I'm trying to implement a simple REGEX that allows me to capture some info within a XML.
However, my REGEX capture several tags and gives me a very long answer. For example, If I have something like:
<item>
<title>bla</title>
...
<description>bla</description>
</item>
<item>
<title>bla2</title>
....
<description>bla2, keyword here are blablabla</description>
</item>
However, I use a REGEX like:
<item><title>([\\p{L}\\p{N}\\W \\.\\,]*?)</title>.*?<description>[\\p{L}\\p{N} \\.\\,]keyword[\\p{L}\\p{N} \\.\\,]*</description>
There are tags between title and description. When I use that REGEX it gives me all the tags until the first time it finds the word "keyword". So, the problem is this line:
</title>.*?<description>
How can I tell my REGEX that if the first description tag it finds doesn't have the keyword, it should select the next tag and return the result from the second item tag. Or, that it should not look for all the data between the title tag and the description tag if there is an ending item tag between those two.

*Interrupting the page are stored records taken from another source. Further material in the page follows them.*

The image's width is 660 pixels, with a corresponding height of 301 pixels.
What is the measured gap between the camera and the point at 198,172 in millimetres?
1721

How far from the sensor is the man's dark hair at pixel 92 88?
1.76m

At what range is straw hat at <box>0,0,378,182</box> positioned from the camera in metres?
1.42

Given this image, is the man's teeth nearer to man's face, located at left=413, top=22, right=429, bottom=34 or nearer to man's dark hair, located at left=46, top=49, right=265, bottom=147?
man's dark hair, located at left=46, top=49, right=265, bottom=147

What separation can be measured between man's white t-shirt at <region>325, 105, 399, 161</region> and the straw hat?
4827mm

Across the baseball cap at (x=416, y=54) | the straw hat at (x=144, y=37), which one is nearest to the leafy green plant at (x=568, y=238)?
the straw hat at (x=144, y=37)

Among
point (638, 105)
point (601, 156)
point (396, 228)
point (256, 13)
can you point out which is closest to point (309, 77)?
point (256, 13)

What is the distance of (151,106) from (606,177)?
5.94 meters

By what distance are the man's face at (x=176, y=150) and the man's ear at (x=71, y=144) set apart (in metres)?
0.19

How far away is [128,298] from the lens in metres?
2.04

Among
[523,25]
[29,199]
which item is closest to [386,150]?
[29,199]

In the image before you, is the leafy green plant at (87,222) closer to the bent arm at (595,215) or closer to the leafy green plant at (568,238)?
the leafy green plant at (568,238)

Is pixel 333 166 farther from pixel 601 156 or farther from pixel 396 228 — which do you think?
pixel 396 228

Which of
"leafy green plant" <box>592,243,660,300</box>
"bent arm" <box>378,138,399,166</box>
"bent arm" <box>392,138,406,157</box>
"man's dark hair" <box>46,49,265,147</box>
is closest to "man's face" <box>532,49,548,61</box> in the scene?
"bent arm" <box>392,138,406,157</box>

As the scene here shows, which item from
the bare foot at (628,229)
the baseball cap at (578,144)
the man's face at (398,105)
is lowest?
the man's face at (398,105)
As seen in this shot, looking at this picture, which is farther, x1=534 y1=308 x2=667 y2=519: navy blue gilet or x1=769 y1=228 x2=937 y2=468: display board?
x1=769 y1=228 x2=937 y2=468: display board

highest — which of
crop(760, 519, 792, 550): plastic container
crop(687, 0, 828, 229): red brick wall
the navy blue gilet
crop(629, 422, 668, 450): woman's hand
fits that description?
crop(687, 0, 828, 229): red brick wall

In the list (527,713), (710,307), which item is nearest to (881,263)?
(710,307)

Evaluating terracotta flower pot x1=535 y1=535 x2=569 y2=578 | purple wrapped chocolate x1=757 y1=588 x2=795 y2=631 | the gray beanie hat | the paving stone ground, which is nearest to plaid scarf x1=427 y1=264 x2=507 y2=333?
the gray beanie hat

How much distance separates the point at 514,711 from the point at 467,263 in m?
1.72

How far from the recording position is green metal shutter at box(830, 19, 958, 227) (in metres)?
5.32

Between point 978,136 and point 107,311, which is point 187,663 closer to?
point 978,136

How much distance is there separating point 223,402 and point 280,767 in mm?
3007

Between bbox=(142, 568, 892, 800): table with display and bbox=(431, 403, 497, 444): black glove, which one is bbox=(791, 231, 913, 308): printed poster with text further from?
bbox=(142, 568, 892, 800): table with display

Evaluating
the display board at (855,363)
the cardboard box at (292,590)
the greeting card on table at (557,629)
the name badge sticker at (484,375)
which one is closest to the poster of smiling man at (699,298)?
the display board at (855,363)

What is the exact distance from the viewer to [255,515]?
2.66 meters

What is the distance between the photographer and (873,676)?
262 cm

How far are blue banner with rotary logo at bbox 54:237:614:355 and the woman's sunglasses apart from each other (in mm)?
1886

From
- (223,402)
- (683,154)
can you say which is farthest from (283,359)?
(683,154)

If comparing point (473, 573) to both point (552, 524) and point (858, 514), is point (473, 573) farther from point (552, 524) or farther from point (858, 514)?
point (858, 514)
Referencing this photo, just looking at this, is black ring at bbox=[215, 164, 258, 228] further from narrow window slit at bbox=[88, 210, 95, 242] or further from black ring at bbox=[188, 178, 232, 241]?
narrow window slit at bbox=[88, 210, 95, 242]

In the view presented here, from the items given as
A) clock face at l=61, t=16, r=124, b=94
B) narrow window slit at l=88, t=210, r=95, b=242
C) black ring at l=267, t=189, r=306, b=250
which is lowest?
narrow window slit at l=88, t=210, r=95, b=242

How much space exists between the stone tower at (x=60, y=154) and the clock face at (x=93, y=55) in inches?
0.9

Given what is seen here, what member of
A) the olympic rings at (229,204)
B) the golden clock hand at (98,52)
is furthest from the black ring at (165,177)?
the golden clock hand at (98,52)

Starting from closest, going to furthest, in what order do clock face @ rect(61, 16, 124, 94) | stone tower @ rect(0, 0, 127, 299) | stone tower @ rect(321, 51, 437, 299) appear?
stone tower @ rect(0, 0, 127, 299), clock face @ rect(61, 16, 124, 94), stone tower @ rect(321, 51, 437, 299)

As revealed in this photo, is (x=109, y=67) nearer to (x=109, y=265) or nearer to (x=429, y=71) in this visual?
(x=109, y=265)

I hope I'm explaining myself clearly. Please, ask for clarification if needed.
Edit:
An alternative solution:
<item><title>([\\p{L}\\p{N}\\W \\.\\,]*?)</title>(?:(?!<item>).)*?<description>[\\p{L}\\p{N} \\.\\,]keyword[\\p{L}\\p{N} \\.\\,]*</description>
Using (?:(?!).)* as a negative lookahead to avoid the capture of strings within new items.